O projeto completa seis anos em 2020 e a parceria estimula a criação de longas-metragens que, após a exibição nas salas de cinema, vão ao ar na emissora. Ao longo desse período, os filmes foram vistos por mais de seis milhões de pessoas no canal por assinatura e o alcance médio das produções foi de 450 mil telespectadores por exibição.

Foram lançados filmes como Babenco – Alguém tem que Ouvir o Coração e Dizer: Parou, premiado como melhor documentário sobre cinema da Venice Classics, mostra paralela do 76º Festival de Venezaem 2019, Cidades Fantasmas e Cine Marrocos, vencedores respectivamente do Festival É Tudo Verdade 2017 e 2019 Slam: Voz de Levante e Pitanga, premiados respectivamente nos Festivais do Rio e de Tiradentes em 2017, e A Corrida do Doping – até o momento, o filme mais visto na faixa da GloboNews.

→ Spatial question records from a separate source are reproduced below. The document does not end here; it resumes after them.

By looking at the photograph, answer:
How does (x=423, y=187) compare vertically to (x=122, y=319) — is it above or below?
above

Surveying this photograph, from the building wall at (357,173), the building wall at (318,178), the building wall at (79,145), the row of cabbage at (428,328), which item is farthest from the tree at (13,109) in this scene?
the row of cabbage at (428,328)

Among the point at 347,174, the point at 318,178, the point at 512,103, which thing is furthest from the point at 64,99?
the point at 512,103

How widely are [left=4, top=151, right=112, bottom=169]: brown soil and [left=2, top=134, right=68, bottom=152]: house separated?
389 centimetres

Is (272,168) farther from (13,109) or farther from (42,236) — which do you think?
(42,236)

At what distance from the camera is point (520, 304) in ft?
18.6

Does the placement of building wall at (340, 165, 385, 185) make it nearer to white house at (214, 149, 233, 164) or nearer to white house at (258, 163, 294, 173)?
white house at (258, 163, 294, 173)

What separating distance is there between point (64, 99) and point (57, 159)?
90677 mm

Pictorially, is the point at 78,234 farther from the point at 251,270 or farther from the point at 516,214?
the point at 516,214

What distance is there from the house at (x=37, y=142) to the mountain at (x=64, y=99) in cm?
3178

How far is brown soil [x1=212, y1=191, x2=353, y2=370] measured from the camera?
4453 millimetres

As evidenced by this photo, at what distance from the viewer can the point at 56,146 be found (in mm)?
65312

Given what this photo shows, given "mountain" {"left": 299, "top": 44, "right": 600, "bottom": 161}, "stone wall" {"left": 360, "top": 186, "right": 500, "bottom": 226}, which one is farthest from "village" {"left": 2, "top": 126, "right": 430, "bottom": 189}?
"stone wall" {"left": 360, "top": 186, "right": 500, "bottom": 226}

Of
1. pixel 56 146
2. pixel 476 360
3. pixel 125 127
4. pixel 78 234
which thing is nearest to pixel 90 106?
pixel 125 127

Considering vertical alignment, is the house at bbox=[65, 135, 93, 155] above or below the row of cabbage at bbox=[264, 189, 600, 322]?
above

Outros destaques foram o longa coletivo 5 x Chico – O Velho e Sua Gente, sobre comunidades banhadas pelo Rio São Francisco, selecionado para quatro festivais internacionais na França; Tim Lopes – Histórias de Arcanjo, sobre a trajetória do jornalista morto em 2002; Betinho – A Esperança Equilibrista, que narra a vida do sociólogo Herbert de Souza, Menino 23, que acompanha a investigação do historiador Sidney Aguilar a partir da descoberta de tijolos marcados com suásticas nazistas em uma fazenda no interior de São Paulo, ambos vencedores do Grande Prêmio do Cinema Brasileiro em 2016 e 2017, respectivamente; Setenta, de Emília Silveira, sobre a militância política nos anos 1970, que recebeu dois prêmios no 8º Festival Aruanda (Paraíba), incluindo o de Melhor Filme pelo júri popular; e o premiado Meu nome é Jacque, de Angela Zoé, que enfoca a diversidade sexual a partir da experiência da transexual Jacqueline Rocha Cortês, eleito o Melhor Longa Nacional pelo júri do Rio Festival de Gênero & Sexualidade no Cinema 2016.

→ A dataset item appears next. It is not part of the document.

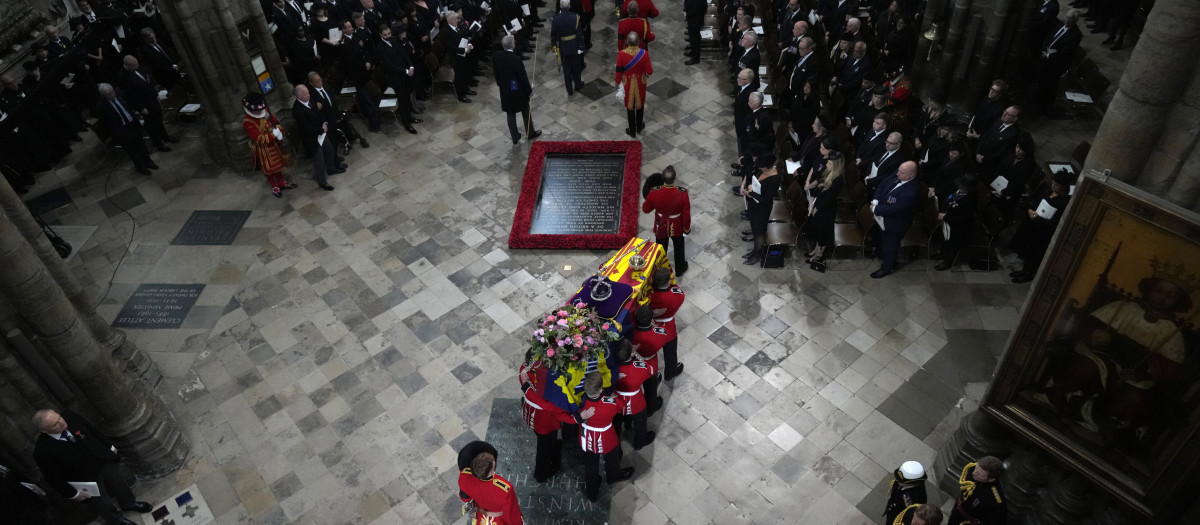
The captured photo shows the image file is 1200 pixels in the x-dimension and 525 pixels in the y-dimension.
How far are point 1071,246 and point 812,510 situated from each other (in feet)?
11.2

Em 2020 são mais de 50 filmes em produção, envolvendo mais de 60 produtoras de diferentes regiões do país, ajudando a fomentar o mercado.

SOBRE CANAL BRASIL

Canal Brasil O Canal Brasil é, hoje, o canal responsável pela maior parte das parcerias entre TV e cinema do país e um dos maiores do mundo, com 322 longas-metragens coproduzidos só nos últimos 10 anos. No ar há duas décadas, apresenta uma programação composta por muitos discursos, que se traduzem em filmes dos mais importantes cineastas brasileiros, e de várias fases do nosso cinema, além de programas de entrevista e séries de ficção e documentais. O que pauta o canal é a diversidade e a palavra de ordem é liberdade – desde as chamadas e vinhetas até cada atração que vai ao ar.

SOBRE A VITRINE FILMES

Em 10 anos, a Vitrine Filmes distribuiu mais de 150 filmes. Entre seus maiores sucessos estão “Aquarius”, “O Som ao Redor”, e “Bacurau” de Kleber Mendonça Filho e Juliano Dornelles, longa que já alcançou mais de 750.000 espectadores, além de “A Vida Invisível”, de Karim Aïnouz, representante brasileiro do Oscar 2020, “Hoje Eu Quero Voltar Sozinho”, de Daniel Ribeiro, e “O Filme da Minha Vida”, de Selton Mello. Entre os documentários, a distribuidora lançou “Divinas Divas”, dirigido por Leandra Leal e “O Processo”, de Maria Augusta Ramos, que entrou para a lista dos 10 documentários mais vistos da história do cinema nacional. Em 2020, ano em que completou uma década, a Vitrine Filmes lançou no primeiro semestre “O Farol”, de Robert Eggers, indicado ao Oscar de Melhor Fotografia e “Você Não Estava Aqui”, novo longa de Ken Loach. Já no segundo semestre de 2020, lançou Os Olhos de Cabul, exibido no Festival de Cannes (2019) e no Festival de Cinema de Animação de Annecy (2019); e Música para Morrer de Amor, da produtora Lacuna Filmes, a mesma de Hoje eu Quero Voltar Sozinho. Lança agora em Setembro Três Verões, dirigido por Sandra Kogut e em breve lançará “Pacarrete”, de Allan Deberton e o premiadíssimo “A Febre”, de Maya Da-Rin.